T. Wichniarek: „Widzew ma tworzyć widowisko dla publiczności”
23 września 2022, 14:04 | Autor: RyanNa łamach „Przeglądu Sportowego” ukazał się obszerny wywiad z Tomaszem Wichniarkiem. Dyrektor sportowy Widzewa opowiadał w cyklu „Ofensywni” na wiele tematów z dziedziny skautingu, ale także oczywiście o pracy w Łodzi. Poniżej kilka fragmentów.
O weryfikacji graczy przed transferem
„Oczywiście my tych zawodników weryfikujemy. Oni wysyłają zawodników, my sprawdzamy i odpowiadamy – tak lub nie. Z agentem, który przyśle pięciu zawodników i przekonuje, że idealnie pasują do Widzewa, a okazuje się, że to inna bajka, więcej nie rozmawiam. Szkoda czasu. Nie chcę go tracić na coś, co nie daje żadnego efektu. Staramy się, żeby to byli zawodnicy z obyciem w dużych klubach. Bo jeżeli tam sobie poradzili, to jest szansa, że i u nas się odnajdą. Tylko to określić najtrudniej. To też często wiąże się z pieniędzmi. Widzew na dziś nie jest jeszcze tak atrakcyjny. Ci zawodnicy wybierają inne ligi, inne kluby. Musimy spoglądać też na tych grających niżej czy niekoniecznie w dużych klubach.”
O niewypale Tetteha
„Bardzo dobry zawodnik, jeśli chodzi o walory mentalne, motoryczne, technicznie. Sprowadzałem go do Lecha. Ale moment, gdy braliśmy go do Widzewa, był zły. To pewny siebie zawodnik, ale jeśli to nie jest poparte motoryką, zacznie popełniać błędy. A on nie był motorycznie przygotowany. Miał w Widzewie kontuzję, kilka miesięcy wcześniej zmarło jego dziecko.”
O młodzieżowcach w Widzewie
„Mamy trzech młodzieżowców: Terpiłowskiego, Zjawińskiego i Sypka. Widzimy w nich potencjał, żeby wypłynęli na szersze wody. Trzech innych młodzieżowców wypożyczyliśmy. Guzdek, Gołębiowski i Karasek według sztabu nie mieliby szans na wystarczającą liczbę minut na boisku. A skoro w nich wierzymy i mają się rozwijać, to muszą być wypożyczeni. Jeżeli Karasek się rozwinie i Termalica go wykupi, to Widzew na tym zarobi. Wyszłaby inwestycja, która zwróci się nam dziesięciokrotnie.”
O stylu gry łodzian
„Tak ma grać Widzew. Tworzyć widowisko dla publiczności, która tak licznie przychodzi i na to zasługuje. Szukamy trenerów ofensywnych, którzy chcą grać w piłkę i mieć określony styl. Pod to dobieramy też zawodników. Czasem dyskutujemy o tym, że jakiś piłkarz wygląda rewelacyjnie, tylko akurat do nas nie pasuje. Szukamy takich, którzy potrafią zagrać ofensywnie, wygrać pojedynek, dać dużo serca, są mocni motorycznie.”

- [DANE DO ZADANIA]:

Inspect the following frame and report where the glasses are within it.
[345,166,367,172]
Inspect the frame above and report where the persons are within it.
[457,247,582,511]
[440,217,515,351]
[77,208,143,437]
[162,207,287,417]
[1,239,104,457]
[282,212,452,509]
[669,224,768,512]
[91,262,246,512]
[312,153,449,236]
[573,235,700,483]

- [WYZWANIE A]:
Których trzech młodzieżowców Widzew wypożyczył według tekstu o Widzewie?
- [WYZWANIE B]:
Przepisz bez zmian wszystkie wiersze z rekordów.
Rekordy nie mają żadnego związku z tekstem o Widzewie.

- [WYNIK ĆWICZENIA A]:
Guzdka, Gołębiowskiego i Karaska.

- [WYNIK ĆWICZENIA B]:
Inspect the following frame and report where the glasses are within it.
[345,166,367,172]
Inspect the frame above and report where the persons are within it.
[457,247,582,511]
[440,217,515,351]
[77,208,143,437]
[162,207,287,417]
[1,239,104,457]
[282,212,452,509]
[669,224,768,512]
[91,262,246,512]
[312,153,449,236]
[573,235,700,483]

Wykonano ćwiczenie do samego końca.